-- Opening Marker --

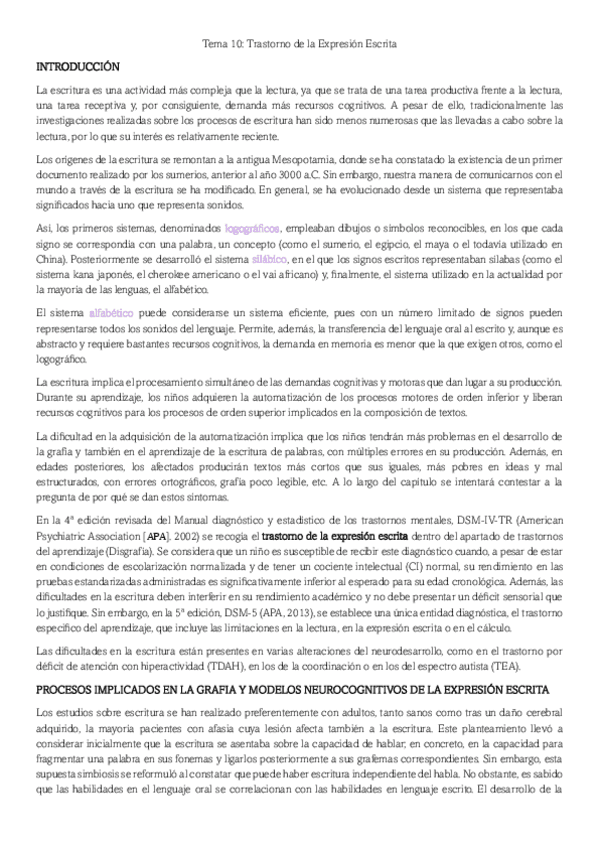 Tema 10: Trastorno de la Expresión Escrita

INTRODUCCIÓN

La escritura es una actividad más compleja que la lectura, ya que se trata de una tarea productiva frente a la lectura, una tarea receptiva y, por consiguiente, demanda más recursos cognitivos. A pesar de ello, tradicionalmente las investigaciones realizadas sobre los procesos de escritura han sido menos numerosas que las llevadas a cabo sobre la lectura, por lo que su interés es relativamente reciente.

Los orígenes de la escritura se remontan a la antigua Mesopotamia, donde se ha constatado la existencia de un primer documento realizado por los sumerios, anterior al año 3000 a.C. Sin embargo, nuestra manera de comunicarnos con el mundo a través de la escritura se ha modificado. En general, se ha evolucionado desde un sistema que representaba significados hacia uno que representa sonidos.

Así, los primeros sistemas, denominados logográficos, empleaban dibujos o símbolos reconocibles, en los que cada signo se correspondía con una palabra, un concepto (como el sumerio, el egipcio, el maya o el todavía utilizado en China). Posteriormente se desarrolló el sistema silábico, en el que los signos escritos representaban sílabas (como el sistema kana japonés, el cherokee americano o el vai africano) y, finalmente, el sistema utilizado en la actualidad por la mayoría de las lenguas, el alfabético.

El sistema alfabético puede considerarse un sistema eficiente, pues con un número limitado de signos pueden representarse todos los sonidos del lenguaje. Permite, además, la transferencia del lenguaje oral al escrito y, aunque es abstracto y requiere bastantes recursos cognitivos, la demanda en memoria es menor que la que exigen otros, como el logográfico.

La escritura implica el procesamiento simultáneo de las demandas cognitivas y motoras que dan lugar a su producción. Durante su aprendizaje, los niños adquieren la automatización de los procesos motores de orden inferior y liberan recursos cognitivos para los procesos de orden superior implicados en la composición de textos.

La dificultad en la adquisición de la automatización implica que los niños tendrán más problemas en el desarrollo de la grafía y también en el aprendizaje de la escritura de palabras, con múltiples errores en su producción. Además, en edades posteriores, los afectados producirán textos más cortos que sus iguales, más pobres en ideas y mal estructurados, con errores ortográficos, grafía poco legible, etc. A lo largo del capítulo se intentará contestar a la pregunta de por qué se dan estos síntomas.

En la 4ª edición revisada del Manual diagnóstico y estadístico de los trastornos mentales, DSM-IV-TR (American Psychiatric Association [APA], 2002) se recogía el trastorno de la expresión escrita dentro del apartado de trastornos del aprendizaje (Disgrafía). Se considera que un niño es susceptible de recibir este diagnóstico cuando, a pesar de estar en condiciones de escolarización normalizada y de tener un cociente intelectual (CI) normal, su rendimiento en las pruebas estandarizadas administradas es significativamente inferior al esperado para su edad cronológica. Además, las dificultades en la escritura deben interferir en su rendimiento académico y no debe presentar un déficit sensorial que lo justifique. Sin embargo, en la 5ª edición, DSM-5 (APA, 2013), se establece una única entidad diagnóstica, el trastorno específico del aprendizaje, que incluye las limitaciones en la lectura, en la expresión escrita o en el cálculo.

Las dificultades en la escritura están presentes en varias alteraciones del neurodesarrollo, como en el trastorno por déficit de atención con hiperactividad (TDAH), en los de la coordinación o en los del espectro autista (TEA).

PROCESOS IMPLICADOS EN LA GRAFIA Y MODELOS NEUROCOGNITIVOS DE LA EXPRESIÓN ESCRITA

Los estudios sobre escritura se han realizado preferentemente con adultos, tanto sanos como tras un daño cerebral adquirido, la mayoría pacientes con afasia cuya lesión afecta también a la escritura. Este planteamiento llevó a considerar inicialmente que la escritura se asentaba sobre la capacidad de hablar, en concreto, en la capacidad para fragmentar una palabra en sus fonemas y ligarlos posteriormente a sus grafemas correspondientes. Sin embargo, esta supuesta simbiosis se reformuló al constatar que puede haber escritura independiente del habla. No obstante, es sabido que las habilidades en el lenguaje oral se correlacionan con las habilidades en lenguaje escrito. El desarrollo de la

-- Closing Marker --

Output all of the entries once more, word for word, with the images removed.

 Tema 10: Trastorno de la Expresión Escrita

INTRODUCCIÓN

La escritura es una actividad más compleja que la lectura, ya que se trata de una tarea productiva frente a la lectura, una tarea receptiva y, por consiguiente, demanda más recursos cognitivos. A pesar de ello, tradicionalmente las investigaciones realizadas sobre los procesos de escritura han sido menos numerosas que las llevadas a cabo sobre la lectura, por lo que su interés es relativamente reciente.

Los orígenes de la escritura se remontan a la antigua Mesopotamia, donde se ha constatado la existencia de un primer documento realizado por los sumerios, anterior al año 3000 a.C. Sin embargo, nuestra manera de comunicarnos con el mundo a través de la escritura se ha modificado. En general, se ha evolucionado desde un sistema que representaba significados hacia uno que representa sonidos.

Así, los primeros sistemas, denominados logográficos, empleaban dibujos o símbolos reconocibles, en los que cada signo se correspondía con una palabra, un concepto (como el sumerio, el egipcio, el maya o el todavía utilizado en China). Posteriormente se desarrolló el sistema silábico, en el que los signos escritos representaban sílabas (como el sistema kana japonés, el cherokee americano o el vai africano) y, finalmente, el sistema utilizado en la actualidad por la mayoría de las lenguas, el alfabético.

El sistema alfabético puede considerarse un sistema eficiente, pues con un número limitado de signos pueden representarse todos los sonidos del lenguaje. Permite, además, la transferencia del lenguaje oral al escrito y, aunque es abstracto y requiere bastantes recursos cognitivos, la demanda en memoria es menor que la que exigen otros, como el logográfico.

La escritura implica el procesamiento simultáneo de las demandas cognitivas y motoras que dan lugar a su producción. Durante su aprendizaje, los niños adquieren la automatización de los procesos motores de orden inferior y liberan recursos cognitivos para los procesos de orden superior implicados en la composición de textos.

La dificultad en la adquisición de la automatización implica que los niños tendrán más problemas en el desarrollo de la grafía y también en el aprendizaje de la escritura de palabras, con múltiples errores en su producción. Además, en edades posteriores, los afectados producirán textos más cortos que sus iguales, más pobres en ideas y mal estructurados, con errores ortográficos, grafía poco legible, etc. A lo largo del capítulo se intentará contestar a la pregunta de por qué se dan estos síntomas.

En la 4ª edición revisada del Manual diagnóstico y estadístico de los trastornos mentales, DSM-IV-TR (American Psychiatric Association [APA], 2002) se recogía el trastorno de la expresión escrita dentro del apartado de trastornos del aprendizaje (Disgrafía). Se considera que un niño es susceptible de recibir este diagnóstico cuando, a pesar de estar en condiciones de escolarización normalizada y de tener un cociente intelectual (CI) normal, su rendimiento en las pruebas estandarizadas administradas es significativamente inferior al esperado para su edad cronológica. Además, las dificultades en la escritura deben interferir en su rendimiento académico y no debe presentar un déficit sensorial que lo justifique. Sin embargo, en la 5ª edición, DSM-5 (APA, 2013), se establece una única entidad diagnóstica, el trastorno específico del aprendizaje, que incluye las limitaciones en la lectura, en la expresión escrita o en el cálculo.

Las dificultades en la escritura están presentes en varias alteraciones del neurodesarrollo, como en el trastorno por déficit de atención con hiperactividad (TDAH), en los de la coordinación o en los del espectro autista (TEA).

PROCESOS IMPLICADOS EN LA GRAFIA Y MODELOS NEUROCOGNITIVOS DE LA EXPRESIÓN ESCRITA

Los estudios sobre escritura se han realizado preferentemente con adultos, tanto sanos como tras un daño cerebral adquirido, la mayoría pacientes con afasia cuya lesión afecta también a la escritura. Este planteamiento llevó a considerar inicialmente que la escritura se asentaba sobre la capacidad de hablar, en concreto, en la capacidad para fragmentar una palabra en sus fonemas y ligarlos posteriormente a sus grafemas correspondientes. Sin embargo, esta supuesta simbiosis se reformuló al constatar que puede haber escritura independiente del habla. No obstante, es sabido que las habilidades en el lenguaje oral se correlacionan con las habilidades en lenguaje escrito. El desarrollo de la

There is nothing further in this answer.